A statistical evaluation of the extent of the spread of tumor cells along the bronchus wall has been established that it obeys the exponential distribution law ( C 2 = 31.7; p <0.001) and is described as a distribution function F x = 1-exp (- L / 3.22 ) . Probability density f x = 54 exp (- L / 3.22 ) . In this study, the maximum spread of tumor cells was 21 mm, however, based on the field of definition of the exponential function (0 £ L <+ ¥ ), it follows that the maximum spread of tumor cells along the bronchus is practically unlimited, and their detection is a probabilistic process. This circumstance can also explain the contradictory literature data on the maximum length of the bronchus tumor lesion. Figure 17 presents a graph reflecting the relationship between the probability density of detecting tumor cells in the bronchus wall from the distance to the visible boundaries of tumor growth. The total number of cases studied was taken as 100% (n = 54).

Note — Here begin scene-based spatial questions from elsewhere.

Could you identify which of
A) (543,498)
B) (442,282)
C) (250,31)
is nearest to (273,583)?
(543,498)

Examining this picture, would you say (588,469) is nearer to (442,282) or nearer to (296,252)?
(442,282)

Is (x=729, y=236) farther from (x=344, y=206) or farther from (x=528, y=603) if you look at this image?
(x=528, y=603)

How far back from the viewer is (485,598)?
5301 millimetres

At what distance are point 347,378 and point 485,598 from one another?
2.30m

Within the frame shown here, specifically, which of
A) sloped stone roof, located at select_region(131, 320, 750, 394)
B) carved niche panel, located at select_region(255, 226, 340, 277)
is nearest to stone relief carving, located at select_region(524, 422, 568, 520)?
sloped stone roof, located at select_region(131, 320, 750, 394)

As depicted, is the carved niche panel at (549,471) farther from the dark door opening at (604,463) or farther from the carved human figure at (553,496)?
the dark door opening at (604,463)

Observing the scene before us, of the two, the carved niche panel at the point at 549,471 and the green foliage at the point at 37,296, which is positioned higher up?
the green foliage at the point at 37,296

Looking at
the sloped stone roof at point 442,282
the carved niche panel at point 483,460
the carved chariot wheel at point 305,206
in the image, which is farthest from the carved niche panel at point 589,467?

It can be seen from the graph that at a distance of 5 mm the possible frequency of detection of tumor cells is 25.9%, 10 mm —13%, 15 mm —5%, and at a distance of 20 mm only 1.9%.
It has been established that there is a tendency to increase the length of tumor invasion in adenocarcinoma and undifferentiated forms of lung cancer, as well as in the presence of metastases to mediastinal lymph nodes. Although the differences were not statistically significant due to the small number of observations, we believe that they should be taken into account when deciding on the volume of resection for the bronchus or trachea.